Model loaded with full finetuning enabled.
Total parameters: 596,049,920
Trainable parameters: 596,049,920


<a name="Data"></a>
### Data Prep - Question Decomposition Dataset

We use a custom dataset of question decompositions for training. The dataset contains:
- Original multi-hop questions
- Decomposed single-hop questions with retrieval flags
- Each example is formatted as a user-assistant conversation

In [3]:
import json
from datasets import Dataset

# Load the question decomposition dataset
dataset_path = "/mnt/SSD6/yigit/gsw-memory/playground/question_decomp_local/q_decomp_training_5.json"

print(f"Loading dataset from: {dataset_path}")
with open(dataset_path, 'r', encoding='utf-8') as f:
    decomposition_results = json.load(f)

print(f"Loaded {len(decomposition_results)} question decompositions")

# Convert to list format
decomposition_list = list(decomposition_results.values())

print(f"\nExample structure:")
print(f"Keys: {decomposition_list[0].keys()}")
print(f"\nFirst example:")
print(f"Question ID: {decomposition_list[0]['question_id']}")
print(f"Original Question: {decomposition_list[0]['original_question']}")
print(f"Decomposed Questions: {decomposition_list[0]['decomposed_questions']}")
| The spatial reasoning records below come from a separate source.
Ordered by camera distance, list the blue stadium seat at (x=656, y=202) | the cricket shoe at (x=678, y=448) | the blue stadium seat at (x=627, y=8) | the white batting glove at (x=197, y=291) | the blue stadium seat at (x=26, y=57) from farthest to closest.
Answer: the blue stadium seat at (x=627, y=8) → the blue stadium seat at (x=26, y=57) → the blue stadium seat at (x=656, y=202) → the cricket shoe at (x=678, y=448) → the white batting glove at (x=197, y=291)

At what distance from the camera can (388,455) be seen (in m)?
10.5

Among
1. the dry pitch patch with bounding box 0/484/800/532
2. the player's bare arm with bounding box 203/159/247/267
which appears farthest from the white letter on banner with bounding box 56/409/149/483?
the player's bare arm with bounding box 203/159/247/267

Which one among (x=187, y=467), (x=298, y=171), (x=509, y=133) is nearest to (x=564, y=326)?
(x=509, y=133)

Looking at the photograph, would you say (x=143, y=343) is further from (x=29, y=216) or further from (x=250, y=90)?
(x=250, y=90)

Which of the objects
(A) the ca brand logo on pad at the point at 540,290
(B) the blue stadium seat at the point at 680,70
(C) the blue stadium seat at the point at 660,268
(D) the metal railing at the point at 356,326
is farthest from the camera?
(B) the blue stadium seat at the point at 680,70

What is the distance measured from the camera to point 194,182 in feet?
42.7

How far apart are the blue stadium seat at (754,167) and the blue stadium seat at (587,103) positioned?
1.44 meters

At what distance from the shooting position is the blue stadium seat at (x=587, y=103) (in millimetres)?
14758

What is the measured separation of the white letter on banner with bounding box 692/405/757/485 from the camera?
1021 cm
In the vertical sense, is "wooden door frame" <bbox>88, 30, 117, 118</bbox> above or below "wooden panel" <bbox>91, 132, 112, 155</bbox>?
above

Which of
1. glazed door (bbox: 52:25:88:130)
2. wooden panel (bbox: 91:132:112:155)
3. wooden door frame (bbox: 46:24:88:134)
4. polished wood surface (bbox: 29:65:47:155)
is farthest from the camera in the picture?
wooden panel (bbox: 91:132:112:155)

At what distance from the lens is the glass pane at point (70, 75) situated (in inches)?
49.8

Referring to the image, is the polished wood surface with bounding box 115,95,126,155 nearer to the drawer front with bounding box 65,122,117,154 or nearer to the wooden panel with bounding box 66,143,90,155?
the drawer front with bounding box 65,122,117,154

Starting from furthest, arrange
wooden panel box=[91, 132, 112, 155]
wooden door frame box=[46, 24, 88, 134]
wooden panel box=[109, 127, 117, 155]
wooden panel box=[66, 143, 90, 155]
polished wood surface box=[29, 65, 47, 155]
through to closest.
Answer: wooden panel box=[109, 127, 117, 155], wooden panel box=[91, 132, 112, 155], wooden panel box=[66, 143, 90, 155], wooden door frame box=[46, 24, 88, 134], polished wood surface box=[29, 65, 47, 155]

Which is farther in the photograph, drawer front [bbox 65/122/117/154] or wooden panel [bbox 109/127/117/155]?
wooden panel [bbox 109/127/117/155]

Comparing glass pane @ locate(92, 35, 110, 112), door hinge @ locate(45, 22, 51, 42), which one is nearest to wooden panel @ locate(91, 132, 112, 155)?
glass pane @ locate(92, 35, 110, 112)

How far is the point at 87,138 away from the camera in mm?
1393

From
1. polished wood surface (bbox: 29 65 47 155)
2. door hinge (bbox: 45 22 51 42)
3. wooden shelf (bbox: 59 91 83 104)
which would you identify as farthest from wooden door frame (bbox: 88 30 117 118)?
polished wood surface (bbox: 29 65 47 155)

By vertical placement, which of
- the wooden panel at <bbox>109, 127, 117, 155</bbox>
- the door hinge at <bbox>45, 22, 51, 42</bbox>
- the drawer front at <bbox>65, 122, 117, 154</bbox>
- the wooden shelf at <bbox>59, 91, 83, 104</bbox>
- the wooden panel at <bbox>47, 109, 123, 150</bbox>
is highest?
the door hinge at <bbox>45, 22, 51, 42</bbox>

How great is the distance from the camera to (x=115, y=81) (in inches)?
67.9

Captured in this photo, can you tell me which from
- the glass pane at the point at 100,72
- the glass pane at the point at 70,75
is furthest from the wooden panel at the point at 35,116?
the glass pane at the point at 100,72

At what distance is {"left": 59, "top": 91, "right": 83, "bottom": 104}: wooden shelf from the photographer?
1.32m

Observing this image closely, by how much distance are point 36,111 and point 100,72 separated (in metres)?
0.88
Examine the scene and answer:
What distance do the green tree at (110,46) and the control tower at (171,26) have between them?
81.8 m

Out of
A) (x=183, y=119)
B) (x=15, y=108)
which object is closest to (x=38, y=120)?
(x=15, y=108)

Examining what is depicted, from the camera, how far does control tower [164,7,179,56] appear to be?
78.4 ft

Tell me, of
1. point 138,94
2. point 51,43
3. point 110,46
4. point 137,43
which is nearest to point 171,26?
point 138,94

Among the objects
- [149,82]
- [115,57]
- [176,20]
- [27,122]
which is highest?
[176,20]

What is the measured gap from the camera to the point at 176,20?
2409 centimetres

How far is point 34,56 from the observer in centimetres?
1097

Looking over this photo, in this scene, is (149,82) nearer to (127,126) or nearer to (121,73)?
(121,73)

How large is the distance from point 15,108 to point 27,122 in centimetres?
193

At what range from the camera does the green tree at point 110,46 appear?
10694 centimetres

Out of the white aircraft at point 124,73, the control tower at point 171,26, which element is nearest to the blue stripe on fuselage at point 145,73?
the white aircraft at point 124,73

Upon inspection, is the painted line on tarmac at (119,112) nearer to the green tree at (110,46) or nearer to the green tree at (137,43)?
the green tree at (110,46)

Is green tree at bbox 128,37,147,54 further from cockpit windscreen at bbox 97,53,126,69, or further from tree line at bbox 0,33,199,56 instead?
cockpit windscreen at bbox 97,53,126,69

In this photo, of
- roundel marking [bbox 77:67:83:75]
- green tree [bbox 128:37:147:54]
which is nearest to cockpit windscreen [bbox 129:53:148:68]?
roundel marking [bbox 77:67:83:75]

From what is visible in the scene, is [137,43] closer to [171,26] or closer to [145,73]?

Loading dataset from: /mnt/SSD6/yigit/gsw-memory/playground/question_decomp_local/q_decomp_training_5.json
Loaded 802 question decompositions

Example structure:
Keys: dict_keys(['question_id', 'original_question', 'decomposed_questions'])

First example:
Question ID: 2hop__42543_20093
Original Question: What year did the writer of Crazy Little Thing Called Love die?
Decomposed Questions: [{'question': 'Who wrote "Crazy Little Thing Called Love"?', 'requires_retrieval': True}, {'question': 'In what year did <ENTITY_Q1> die?', 'requires_retrieval': True}]


### Convert to Chat Format

Now we'll convert each example into chat format for training

In [4]:
def create_chat_messages(example):
    """
    Convert a single example into chat format for training.
    
    Args:
        example: Dict with 'original_question' and 'decomposed_questions' keys
    
    Returns:
        Dict with 'messages' key containing the chat-formatted data
    """
    original_question = example['original_question']
    decomposed_questions = example['decomposed_questions']
    
    # Serialize the decomposed questions to JSON format (this is what the model should output)
    assistant_response = json.dumps(
        {"questions": decomposed_questions},
        indent=4,
        ensure_ascii=False
    )
    
    # Create the instruction prompt for the user (same as used in question_decomp_lora_ft.py)
    user_prompt = f"""Your task is to break down a complex multi-hop question into the most efficient sequence of single-hop, **atomic** questions.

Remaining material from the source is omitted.